**Stated problem 1**
In the listing, edit the lines from the one with "How far from the camera does [157,140] stand?" to the one with "7.95 meters" so that "gray shingle roof" becomes "slate roof", with nothing else changed.

**Selection**

The Balancing Act: Data Storytelling and Automation

By Sonia Johnson on Feb 25, 2019

Data Storytelling and automation

There’s no doubt that business intelligence tools and analytics have made reporting on data easier.  These days data driven storytelling is top of mind, while the techniques used to create data stories have matured over time in terms of sophistication and automation. In the beginning people manually extracted their data and published analysis. Then came the era of annotated, interactive storyboards and contextual insights. And today, we are advancing yet again with the rise of automated generation of narrative insights and reports. The question is whether there is a balanced approach required between this level of automation and catering to the needs of end users to better inform decision making.   

The evolution of data storytelling

Those of us who love data find it extremely compelling.  But when we try and convey our passion to others, we may share data without context or story, losing our audience. We know that most people respond far more powerfully to stories than they do to facts, a lesson we were all taught when learning to present to an audience.  In fact, according to the professors at Stanford School of Business, studies have shown that stories are remembered up to 22 times more than facts alone.

**Rows**
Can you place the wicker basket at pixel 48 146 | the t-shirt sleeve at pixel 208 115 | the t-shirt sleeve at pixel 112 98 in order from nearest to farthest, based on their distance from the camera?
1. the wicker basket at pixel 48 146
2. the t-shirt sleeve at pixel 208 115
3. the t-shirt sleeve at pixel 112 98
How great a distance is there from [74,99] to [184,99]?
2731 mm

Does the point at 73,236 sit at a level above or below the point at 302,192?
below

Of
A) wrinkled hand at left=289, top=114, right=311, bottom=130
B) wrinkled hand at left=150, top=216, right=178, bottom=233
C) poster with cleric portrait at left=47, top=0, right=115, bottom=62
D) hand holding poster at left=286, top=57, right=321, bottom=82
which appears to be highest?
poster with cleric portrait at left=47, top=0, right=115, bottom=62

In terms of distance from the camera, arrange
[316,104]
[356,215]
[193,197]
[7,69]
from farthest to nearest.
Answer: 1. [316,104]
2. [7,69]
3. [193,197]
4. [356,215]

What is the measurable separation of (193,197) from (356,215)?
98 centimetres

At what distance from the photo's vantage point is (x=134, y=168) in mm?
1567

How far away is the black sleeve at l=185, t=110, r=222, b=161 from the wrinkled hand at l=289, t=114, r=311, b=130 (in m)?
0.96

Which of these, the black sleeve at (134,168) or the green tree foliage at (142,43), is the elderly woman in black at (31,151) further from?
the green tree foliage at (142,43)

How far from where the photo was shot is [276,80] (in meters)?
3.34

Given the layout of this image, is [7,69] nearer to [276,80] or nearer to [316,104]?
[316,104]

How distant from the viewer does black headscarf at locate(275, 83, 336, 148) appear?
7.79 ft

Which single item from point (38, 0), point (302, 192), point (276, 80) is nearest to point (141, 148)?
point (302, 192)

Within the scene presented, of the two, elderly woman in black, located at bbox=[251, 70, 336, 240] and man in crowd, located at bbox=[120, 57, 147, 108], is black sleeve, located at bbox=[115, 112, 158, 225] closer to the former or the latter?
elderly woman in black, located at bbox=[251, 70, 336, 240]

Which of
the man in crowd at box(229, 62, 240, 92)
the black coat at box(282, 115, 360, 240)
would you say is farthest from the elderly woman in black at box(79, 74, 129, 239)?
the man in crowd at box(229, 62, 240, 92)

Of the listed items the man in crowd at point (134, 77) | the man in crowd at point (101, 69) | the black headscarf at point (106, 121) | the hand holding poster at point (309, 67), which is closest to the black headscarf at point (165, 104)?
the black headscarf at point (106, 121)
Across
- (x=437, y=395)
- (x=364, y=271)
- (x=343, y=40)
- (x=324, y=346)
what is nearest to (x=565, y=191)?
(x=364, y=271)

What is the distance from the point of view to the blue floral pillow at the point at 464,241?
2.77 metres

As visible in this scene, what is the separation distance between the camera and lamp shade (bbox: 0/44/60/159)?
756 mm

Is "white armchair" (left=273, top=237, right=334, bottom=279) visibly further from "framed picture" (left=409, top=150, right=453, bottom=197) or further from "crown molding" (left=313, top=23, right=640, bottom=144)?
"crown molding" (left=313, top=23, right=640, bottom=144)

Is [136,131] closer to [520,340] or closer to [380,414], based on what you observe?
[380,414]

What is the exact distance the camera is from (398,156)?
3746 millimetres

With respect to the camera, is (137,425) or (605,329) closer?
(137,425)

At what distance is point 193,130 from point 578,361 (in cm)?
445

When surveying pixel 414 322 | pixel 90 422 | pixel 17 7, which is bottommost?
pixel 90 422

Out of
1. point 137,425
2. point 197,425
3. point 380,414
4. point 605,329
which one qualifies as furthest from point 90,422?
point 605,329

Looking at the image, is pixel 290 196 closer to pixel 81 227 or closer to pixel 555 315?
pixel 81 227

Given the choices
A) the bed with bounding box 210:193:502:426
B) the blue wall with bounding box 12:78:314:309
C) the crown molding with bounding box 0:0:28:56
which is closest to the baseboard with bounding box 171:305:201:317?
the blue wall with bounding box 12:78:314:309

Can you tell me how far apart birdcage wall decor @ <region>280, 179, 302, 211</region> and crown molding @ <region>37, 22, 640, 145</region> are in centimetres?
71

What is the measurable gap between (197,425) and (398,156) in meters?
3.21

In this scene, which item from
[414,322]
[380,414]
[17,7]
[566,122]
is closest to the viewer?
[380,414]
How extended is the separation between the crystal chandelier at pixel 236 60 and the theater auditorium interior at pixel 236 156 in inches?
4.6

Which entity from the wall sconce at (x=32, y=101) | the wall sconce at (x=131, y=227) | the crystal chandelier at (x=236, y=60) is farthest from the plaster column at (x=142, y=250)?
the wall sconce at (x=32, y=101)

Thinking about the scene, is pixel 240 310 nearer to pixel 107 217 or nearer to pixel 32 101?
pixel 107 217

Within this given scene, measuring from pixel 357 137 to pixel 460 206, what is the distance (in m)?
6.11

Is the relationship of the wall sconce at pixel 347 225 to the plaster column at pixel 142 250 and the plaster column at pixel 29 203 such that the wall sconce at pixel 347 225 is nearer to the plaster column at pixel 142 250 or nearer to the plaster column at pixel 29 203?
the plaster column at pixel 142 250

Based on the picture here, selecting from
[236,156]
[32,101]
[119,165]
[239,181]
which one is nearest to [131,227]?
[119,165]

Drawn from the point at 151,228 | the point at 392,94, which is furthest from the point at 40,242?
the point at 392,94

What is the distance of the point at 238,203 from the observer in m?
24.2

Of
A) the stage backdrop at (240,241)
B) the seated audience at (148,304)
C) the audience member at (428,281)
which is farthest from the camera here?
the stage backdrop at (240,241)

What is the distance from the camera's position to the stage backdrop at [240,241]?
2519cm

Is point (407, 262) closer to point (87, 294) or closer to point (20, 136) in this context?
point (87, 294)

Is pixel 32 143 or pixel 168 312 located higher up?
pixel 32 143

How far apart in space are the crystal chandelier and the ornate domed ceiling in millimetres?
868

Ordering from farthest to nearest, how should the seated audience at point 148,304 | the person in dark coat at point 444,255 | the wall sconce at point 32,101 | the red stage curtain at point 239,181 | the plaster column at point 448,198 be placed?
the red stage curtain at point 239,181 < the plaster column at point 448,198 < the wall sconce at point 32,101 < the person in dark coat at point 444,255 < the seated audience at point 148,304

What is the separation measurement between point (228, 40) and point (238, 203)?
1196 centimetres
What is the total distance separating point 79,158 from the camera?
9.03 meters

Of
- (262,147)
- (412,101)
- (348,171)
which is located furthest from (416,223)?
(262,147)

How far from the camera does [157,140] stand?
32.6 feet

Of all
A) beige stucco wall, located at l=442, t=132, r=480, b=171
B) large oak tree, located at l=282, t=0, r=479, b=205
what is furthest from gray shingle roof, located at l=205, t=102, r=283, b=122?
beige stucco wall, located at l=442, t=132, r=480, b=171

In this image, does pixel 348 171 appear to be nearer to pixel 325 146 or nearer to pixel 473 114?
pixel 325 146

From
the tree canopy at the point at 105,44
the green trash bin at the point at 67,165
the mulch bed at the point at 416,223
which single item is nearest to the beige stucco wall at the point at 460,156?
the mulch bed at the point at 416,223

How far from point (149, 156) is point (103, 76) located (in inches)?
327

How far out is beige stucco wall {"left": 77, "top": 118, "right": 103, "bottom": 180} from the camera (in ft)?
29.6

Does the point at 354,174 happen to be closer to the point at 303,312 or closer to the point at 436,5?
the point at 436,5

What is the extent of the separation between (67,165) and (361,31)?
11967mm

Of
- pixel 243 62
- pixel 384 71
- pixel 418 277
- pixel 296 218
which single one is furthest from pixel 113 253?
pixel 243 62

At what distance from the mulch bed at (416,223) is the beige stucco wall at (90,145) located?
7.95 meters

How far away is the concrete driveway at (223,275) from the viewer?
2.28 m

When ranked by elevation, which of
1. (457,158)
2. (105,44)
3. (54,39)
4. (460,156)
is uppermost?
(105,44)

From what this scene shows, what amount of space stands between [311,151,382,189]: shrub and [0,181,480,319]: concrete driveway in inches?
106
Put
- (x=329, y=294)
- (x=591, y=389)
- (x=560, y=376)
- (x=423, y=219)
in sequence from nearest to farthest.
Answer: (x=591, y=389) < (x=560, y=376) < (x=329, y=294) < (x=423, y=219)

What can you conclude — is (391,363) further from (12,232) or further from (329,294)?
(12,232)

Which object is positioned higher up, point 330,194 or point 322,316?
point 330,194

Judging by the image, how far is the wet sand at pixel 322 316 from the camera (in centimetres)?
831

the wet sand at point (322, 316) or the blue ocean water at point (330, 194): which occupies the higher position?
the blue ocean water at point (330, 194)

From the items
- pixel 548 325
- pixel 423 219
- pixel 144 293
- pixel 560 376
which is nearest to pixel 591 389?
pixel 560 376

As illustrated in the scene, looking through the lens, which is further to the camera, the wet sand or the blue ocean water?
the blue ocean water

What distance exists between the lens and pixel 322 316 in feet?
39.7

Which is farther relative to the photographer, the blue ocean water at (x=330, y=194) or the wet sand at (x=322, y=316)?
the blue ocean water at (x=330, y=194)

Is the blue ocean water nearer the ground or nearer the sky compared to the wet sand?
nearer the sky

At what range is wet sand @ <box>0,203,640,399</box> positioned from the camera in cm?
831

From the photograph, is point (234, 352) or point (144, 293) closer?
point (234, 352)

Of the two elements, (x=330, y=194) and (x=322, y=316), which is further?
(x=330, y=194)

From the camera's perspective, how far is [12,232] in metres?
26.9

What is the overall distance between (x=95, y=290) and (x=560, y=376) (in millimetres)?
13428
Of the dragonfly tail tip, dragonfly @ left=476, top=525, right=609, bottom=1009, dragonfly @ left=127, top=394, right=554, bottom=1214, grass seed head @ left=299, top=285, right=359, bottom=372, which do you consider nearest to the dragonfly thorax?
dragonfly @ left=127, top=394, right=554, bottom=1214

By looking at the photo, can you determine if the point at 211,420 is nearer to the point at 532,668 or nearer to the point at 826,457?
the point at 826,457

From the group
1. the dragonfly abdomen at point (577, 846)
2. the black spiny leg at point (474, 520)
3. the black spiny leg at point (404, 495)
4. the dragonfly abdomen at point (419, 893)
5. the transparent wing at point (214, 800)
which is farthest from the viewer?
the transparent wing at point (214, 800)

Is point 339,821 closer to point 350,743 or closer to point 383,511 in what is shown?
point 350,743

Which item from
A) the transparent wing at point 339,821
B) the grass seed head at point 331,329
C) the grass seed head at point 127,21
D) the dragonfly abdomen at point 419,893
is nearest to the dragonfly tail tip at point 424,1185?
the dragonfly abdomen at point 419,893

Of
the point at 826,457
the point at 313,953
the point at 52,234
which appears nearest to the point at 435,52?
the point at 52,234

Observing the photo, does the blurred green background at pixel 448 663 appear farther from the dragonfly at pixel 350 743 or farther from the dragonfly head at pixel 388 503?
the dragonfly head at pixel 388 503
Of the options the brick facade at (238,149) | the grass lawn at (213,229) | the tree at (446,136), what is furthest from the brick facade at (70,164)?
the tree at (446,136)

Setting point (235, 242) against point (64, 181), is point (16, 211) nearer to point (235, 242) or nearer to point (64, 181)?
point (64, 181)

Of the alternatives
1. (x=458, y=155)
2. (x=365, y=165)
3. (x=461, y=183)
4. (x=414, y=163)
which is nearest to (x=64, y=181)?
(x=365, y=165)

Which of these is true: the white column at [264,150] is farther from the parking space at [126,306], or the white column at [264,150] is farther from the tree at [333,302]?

**Stated problem 2**
Answer these questions about the post on data storytelling and automation:
(a) Who wrote it, and on what date?
(b) According to the Stanford School of Business professors, up to how many times more are stories remembered than facts alone?
(c) What era followed the one in which people manually extracted their data and published analysis?

**Answer 1**
How far from the camera does [157,140] stand?
32.6 feet

Of all
A) beige stucco wall, located at l=442, t=132, r=480, b=171
B) large oak tree, located at l=282, t=0, r=479, b=205
what is furthest from slate roof, located at l=205, t=102, r=283, b=122?
beige stucco wall, located at l=442, t=132, r=480, b=171

In this image, does pixel 348 171 appear to be nearer to pixel 325 146 or nearer to pixel 473 114?
pixel 325 146

From
the tree canopy at the point at 105,44
the green trash bin at the point at 67,165
the mulch bed at the point at 416,223
which single item is nearest to the beige stucco wall at the point at 460,156?
the mulch bed at the point at 416,223

How far from point (149, 156) is point (103, 76) located (in inches)?
327

How far out is beige stucco wall {"left": 77, "top": 118, "right": 103, "bottom": 180} from the camera (in ft)?
29.6

Does the point at 354,174 happen to be closer to the point at 303,312 or closer to the point at 436,5?
the point at 436,5

What is the extent of the separation between (67,165) and (361,31)?
11967mm

Of
- pixel 243 62
- pixel 384 71
- pixel 418 277
- pixel 296 218
which single one is furthest from pixel 113 253?
pixel 243 62

At what distance from the mulch bed at (416,223) is the beige stucco wall at (90,145) located?
7.95 meters

**Answer 2**
(a) Sonia Johnson, on Feb 25, 2019.
(b) Up to 22 times more.
(c) The era of annotated, interactive storyboards and contextual insights.